Solanin, tome 1 par Biskuit
Solanin est un livre qui se lit de droite à gauche, ah oui c'est un manga dont il s'agit, et puis tous les tomes sont en même temps, c'est pratique et ça s'appelle une intégrale (version anglaise, ceci dit). A côté de ça, les personnages ont souvent de grandes bouches et de petites gouttes de sueur autour, c'est parce qu'il fait chaud à Tokyo, ils sont jeunes et beaux mais fragiles et perdus, hé oui c'est le lot de la nouvelle génération, tous dans le même cas ou presque, un peu partout dans le monde.
Cette jolie femmeest une jeune nippone amoureuse d'un jeune nippon jouant dans un groupe de rock mais travaillant parce que la vie ce n'est pas drôle mon petit il faut bosser pour payer ses factures même si on aimerait bien rester à gratter tranquillou de la guitare chez soi. Elle s'appelle Miko et son ami s'appelle Taneda. Ils sont malheureux dans leur travail, et c'est fort dommage, parce que cela constitue la grosse majorité de leur journée ou de leur nuit. Ils sont donc malheureux tout court, se croisant à peine, sans rêves, sans avenir, totalement désabusés.

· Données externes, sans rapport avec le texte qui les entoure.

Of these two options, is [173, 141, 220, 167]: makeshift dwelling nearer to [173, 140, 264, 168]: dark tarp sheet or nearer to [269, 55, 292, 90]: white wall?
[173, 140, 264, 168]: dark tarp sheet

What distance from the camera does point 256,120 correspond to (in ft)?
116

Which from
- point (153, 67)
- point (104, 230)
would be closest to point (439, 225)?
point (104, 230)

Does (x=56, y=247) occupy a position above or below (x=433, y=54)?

Mais Miko ne se laisse pas faire, elle veut secouer sa vie, et la voilà qui un jour quitte son travail, avec toutes les incertitudes que cela peut comporter, dans l'espoir de pouvoir enfin se réaliser. Elle ne sait pas encore comment, ni avec qui, car cela influe bien entendu directement sur sa relation avec Taneda. Solanin parle ainsi avant tout de recherche de soi, un thème certes typiquement japonais - mais qui a le mérite de parler à chacun d'entre nous. Comment infléchir sur sa vie, dans quel sens doit-on au mieux l'affronter, quelles en sont les conséquences parfois (trop) lourdes à porter.... bref, comment être heureux dans une société où l'on se sent à l'étroit, parce que tout est réglé comme du papier à musique et conditionné d'avance ? Peut-on écrire sa propre partition, ou même improviser, tout simplement ?

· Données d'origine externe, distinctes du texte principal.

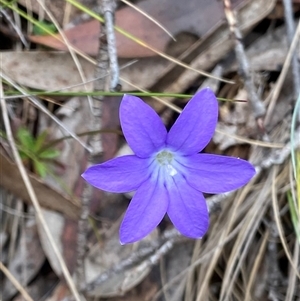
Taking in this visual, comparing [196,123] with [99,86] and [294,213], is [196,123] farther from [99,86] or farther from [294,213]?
[294,213]

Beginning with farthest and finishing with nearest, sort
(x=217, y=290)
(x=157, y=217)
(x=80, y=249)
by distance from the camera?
(x=217, y=290)
(x=80, y=249)
(x=157, y=217)

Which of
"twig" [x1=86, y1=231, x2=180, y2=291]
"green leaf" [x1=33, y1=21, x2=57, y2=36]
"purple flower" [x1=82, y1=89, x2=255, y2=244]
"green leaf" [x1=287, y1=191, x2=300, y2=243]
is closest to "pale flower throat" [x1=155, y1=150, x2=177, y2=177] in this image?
"purple flower" [x1=82, y1=89, x2=255, y2=244]

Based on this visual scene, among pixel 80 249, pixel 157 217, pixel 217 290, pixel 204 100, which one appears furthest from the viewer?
pixel 217 290

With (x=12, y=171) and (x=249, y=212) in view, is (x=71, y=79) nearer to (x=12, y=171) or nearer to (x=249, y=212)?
(x=12, y=171)

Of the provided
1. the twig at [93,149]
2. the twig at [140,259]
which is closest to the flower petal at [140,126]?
the twig at [93,149]

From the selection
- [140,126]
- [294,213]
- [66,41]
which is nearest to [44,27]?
[66,41]

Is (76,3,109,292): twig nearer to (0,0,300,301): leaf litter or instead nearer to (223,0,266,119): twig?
(0,0,300,301): leaf litter

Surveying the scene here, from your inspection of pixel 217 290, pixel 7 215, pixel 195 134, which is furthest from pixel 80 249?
pixel 195 134

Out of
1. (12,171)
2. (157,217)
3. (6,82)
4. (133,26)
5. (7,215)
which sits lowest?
(7,215)

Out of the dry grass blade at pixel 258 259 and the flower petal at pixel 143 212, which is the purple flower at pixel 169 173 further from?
the dry grass blade at pixel 258 259
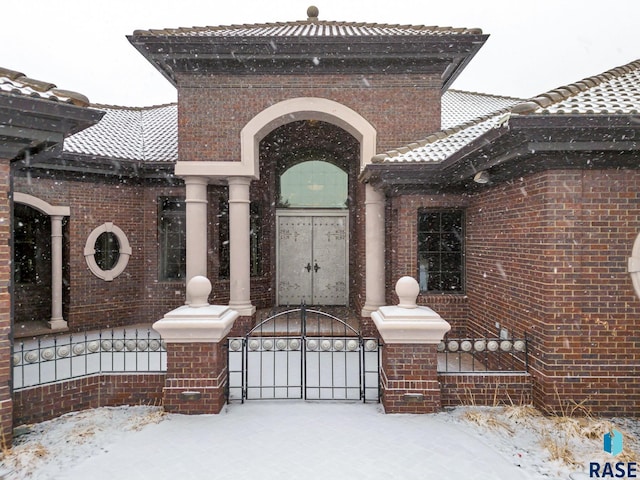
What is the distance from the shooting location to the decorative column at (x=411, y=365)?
5688mm

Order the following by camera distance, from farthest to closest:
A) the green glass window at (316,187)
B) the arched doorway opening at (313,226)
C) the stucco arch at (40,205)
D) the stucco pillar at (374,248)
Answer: the green glass window at (316,187) < the arched doorway opening at (313,226) < the stucco pillar at (374,248) < the stucco arch at (40,205)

Vous l'aurez compris, ce manga va bien plus loin qu'une simple histoire d'amourette ou de rock band, bien que cela reste le fil conducteur : le groupe de musique n'est qu'un prétexte pour pointer les désillusions de ses jeunes membres se débattant dans le zoo qu'est le monde adulte. Nous suivons ces personnages, nous nous attachons à leurs états d'âme, à leurs désirs, leurs manques, tout étriqués qu'ils sont, courant désespérement derrière leurs passions qu'ils voient s'éloigner irrémédiablement. La tête pleine d'utopies, on les voit se ranger, sombrer, puis de nouveau lutter, par la musique, la dérision, l'amour, la fantaisie, par ce qu'ils peuvent, avant de succomber encore une fois.

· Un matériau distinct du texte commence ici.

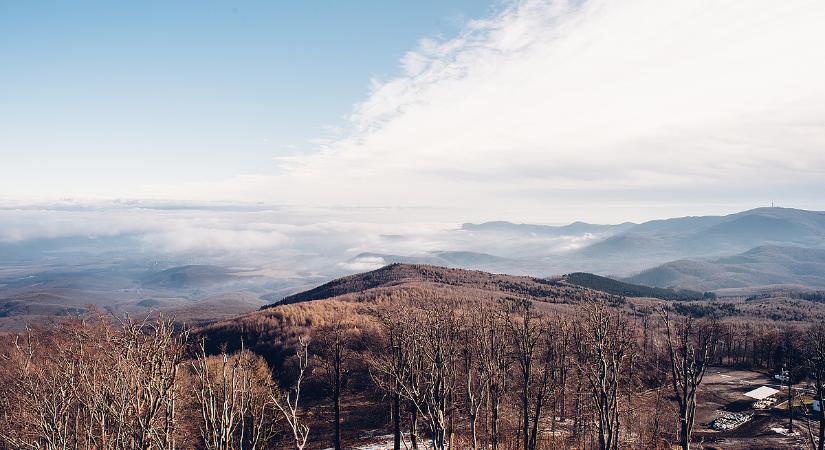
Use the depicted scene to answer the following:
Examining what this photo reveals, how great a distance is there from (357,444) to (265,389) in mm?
14906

Et nous voilà avec entre les mains un manga très beau esthétiquement, aux dessins très soignés et très expressifs, contant une tranche de vie comme il en existe tant d'autres, banale, mais enveloppée de notes de musique, de touches d'affection, de pointes d'humour aussi, et liée par les batailles et l'espoir. Asano Inio touche du doigt au passage le deuil, le choc des générations, les abus au travail, l'hypocrisie - tout en sachant rester léger et en laissant un goût agréable après (re)lecture. On gamberge un peu, mais on prend surtout plaisir car tout est traité en finesse.
Alors si jamais vous croisez par hasard le regard de cette jeune femme... n'hésitez pas... elle s'appelle Miko... laissez-vous porter, offrez-lui votre toit et une jolie place dans votre bibliothèque. Elle a plein de choses intéressantes à vous raconter.